--- Source extract ---

A farmer works on a field amid growing climate stress on Ghana’s agriculture.
Climate variability has become one of the most destabilizing forces confronting Ghana’s agriculture sector, which contributes about 20 percent of GDP and employs more than a third of the national workforce.
Rising temperatures, erratic rainfall, prolonged dry spells and shifting growing seasons are steadily eroding yields and confidence in farming.
According to the Ghana Meteorological Agency and regional climate assessments, average temperatures in Ghana have increased by about 1°C over the past six decades, while rainfall patterns have grown increasingly unpredictable.
The World Bank projects that without adaptation, climate change could reduce crop yields in Sub-Saharan Africa by up to 20 percent by 2050.
For Ghana’s predominantly rain-fed agricultural system, where less than 3 percent of arable land is under irrigation, the stakes are particularly high.
As harvests become uncertain, young people increasingly turn away from agriculture, perceiving it as high risk and low return.
Experts point to an aging agricultural population, a demographic shift that raises urgent sustainability concerns, and insist that reversing agriculture’s decline under climate stress demands bold, coordinated national action.
“Unfortunately, if you check our agriculture population, you’ll realize that over 80 percent of our farmers are people who are aged 65 and above; and that is dangerous,” noted Bismark Owusu Nortey, Executive Director of Peasant Farmers Association of Ghana.
National labour data consistently show that youth participation in primary agriculture has been declining, even as youth unemployment and underemployment remain pressing concerns.
Bismark Nortey says attracting young people into agriculture remains a major hurdle. Beyond access to finance and infrastructure, climate risk looms large.
“Now the question is why are we not getting young people actively participating?” he quizzed. “Aside the financing, the infrastructure which is not there, the risk of climate change and the fact that the youth are not able to appreciate and use the available technologies to integrate farming into their system is a big challenge that we need to address.”
In Techimantia in the Tano South Municipality of the Ahafo Region, farmer Nana Owusu Debright describes the harsh reality on the ground. When the rains delay, livelihoods stall, and local economies slow.
“We are sowing our seed before the rain; so one of the major problems is rainfall. Right now we are waiting for water, if it rains today, none of us the community people will sit at home tomorrow; they will go to farm to sow,” he expressed.
His experience reflects broader vulnerability across cocoa, maize, and vegetable-producing belts where rainfall onset and cessation have become less predictable.
For agronomist Dr Michael Odenkey Quaye of the Department of Agriculture Science Education at the University of Education, Winneba, climate change presents both a challenge and an untapped opportunity. Global research increasingly highlights climate-smart agriculture combining productivity, adaptation and mitigation as a pathway to resilience.

--- Dataset section ---

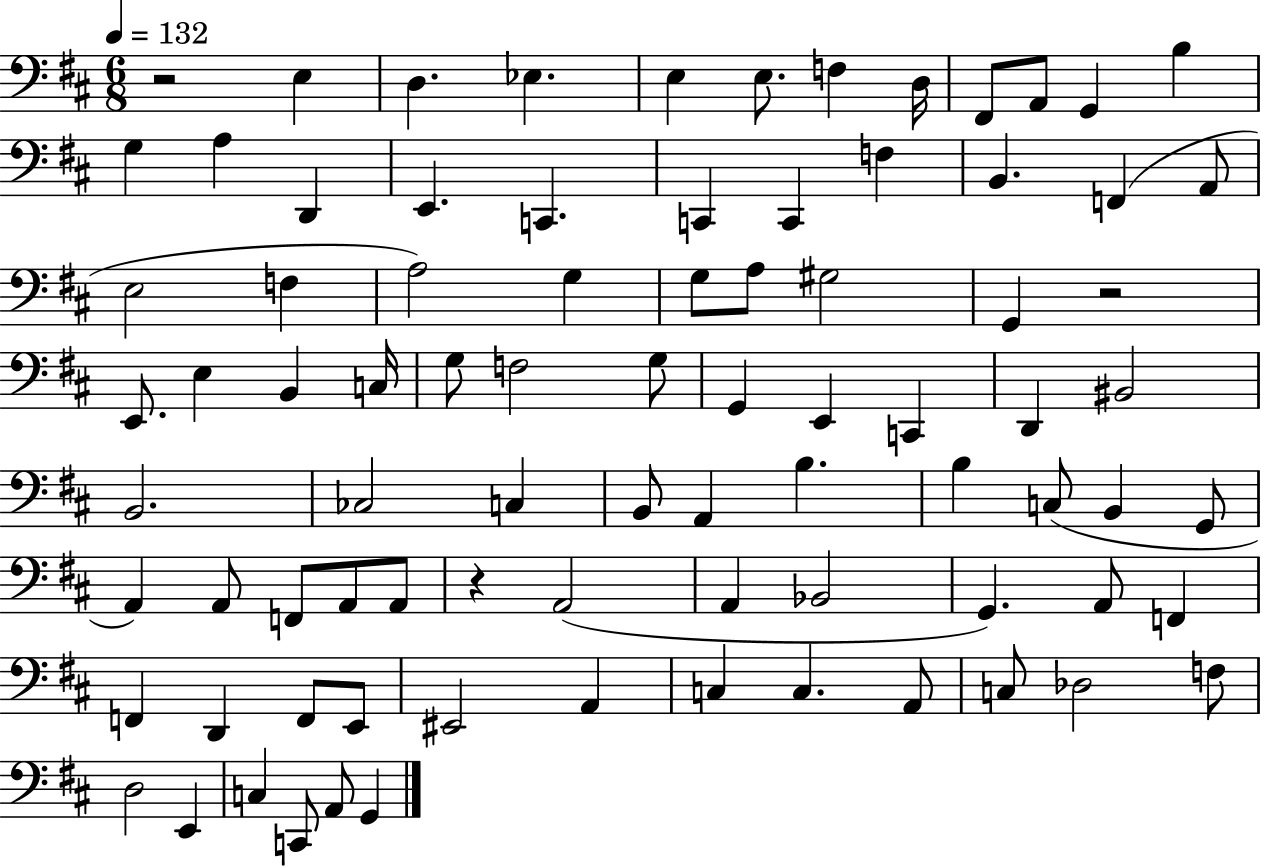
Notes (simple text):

R/h E3/q D3/q. Eb3/q. E3/q E3/e. F3/q D3/s F#2/e A2/e G2/q B3/q G3/q A3/q D2/q E2/q. C2/q. C2/q C2/q F3/q B2/q. F2/q A2/e E3/h F3/q A3/h G3/q G3/e A3/e G#3/h G2/q R/h E2/e. E3/q B2/q C3/s G3/e F3/h G3/e G2/q E2/q C2/q D2/q BIS2/h B2/h. CES3/h C3/q B2/e A2/q B3/q. B3/q C3/e B2/q G2/e A2/q A2/e F2/e A2/e A2/e R/q A2/h A2/q Bb2/h G2/q. A2/e F2/q F2/q D2/q F2/e E2/e EIS2/h A2/q C3/q C3/q. A2/e C3/e Db3/h F3/e D3/h E2/q C3/q C2/e A2/e G2/q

---

Extend the article on climate stress in Ghana's agriculture by writing what comes after its last sentence.

He argues that innovation, particularly climate-smart solutions, could open new pathways for youth participation.
“People can set up businesses that produces biochar, which is technically charcoal that can be used as soil amendment; something we can put into the soil and it improves the physical and chemical properties of the soil, increases yield. So as a climate intervention, biochar can be an entrepreneurial opportunity for young people,” said Dr Odenkey Quaye.
Biochar, promoted in several climate adaptation frameworks, enhances soil fertility while sequestering carbon, aligning productivity with environmental sustainability.
But transformation, he insists, will require deliberate policy shifts, making agriculture profitable and future-ready. That includes strengthening school curricula to integrate agri-entrepreneurship, improving access to land and farm inputs, expanding irrigation infrastructure, and guaranteeing markets for produce.
Agricultural economist, Dr Jonas Osei-Adu, believes youth inclusion is possible, but only if climate-smart agriculture policies move beyond rhetoric. Ghana has launched several initiatives, including the Planting for Food and Jobs programme and green economy strategies, yet implementation gaps persist.
“It’s about risk. If the youth goes for a loan [to venture farming] and has to depend on rain, how would he or she be motivated?” he quizzed. “We need to move away from rain fed agriculture to irrigation.”
Expanding irrigation coverage, experts argue, would significantly reduce climate risk exposure and improve creditworthiness for young farmers.
Opportunities, however, extend far beyond tilling the soil, says Electronic and Communication Engineer Dr Kwame Onwona-Simpe. Across Africa, digital agriculture is projected to become a multi-billion-dollar industry, driven by precision farming tools, climate advisory services, remote sensing, drone technology and agribusiness platforms.
He points to technology-driven roles across the agriculture value chain, from precision farming to climate monitoring systems, as viable entry points for young professionals.
“The agriculture value chain is wide and almost every skill in visible. Today we are having youth unemployment, but everybody can be captured in the agriculture sector and that could save us the unemployment and other social vices,” he said.
As climate stress intensifies, the future of Ghana’s agriculture hinges not only on rainfall patterns, but on policy clarity, innovation, risk-sharing mechanisms and the courage to reposition farming as a resilient and profitable enterprise for the next generation.
Bismark Nortey cautions that youth engagement will require structured, strategic support to scale climate-smart technologies and ensure sustainability.
“If you look at the policy space, we have a lot of policy guidelines, including the Green Jobs Strategy and the Youth Employment strategy. All these policy documents clearly state what should be done to integrate climate smart technologies, but unfortunately, the youth are not even aware; there is no policy space for then to go and find solace or support in training, capacity and linkage to opportunity for them.
“We could create a hub, like a resource hub, where these youth would be able to go there and seek information, seek the right channels that they can use to expand the work that they are doing,” he suggested.
Sustaining Ghana’s farming glory under climate stress will therefore require more than hope for rainfall. It demands investment in irrigation, innovation ecosystems, accessible finance, and structured youth engagement, turning climate risk into opportunity and securing the future of food production.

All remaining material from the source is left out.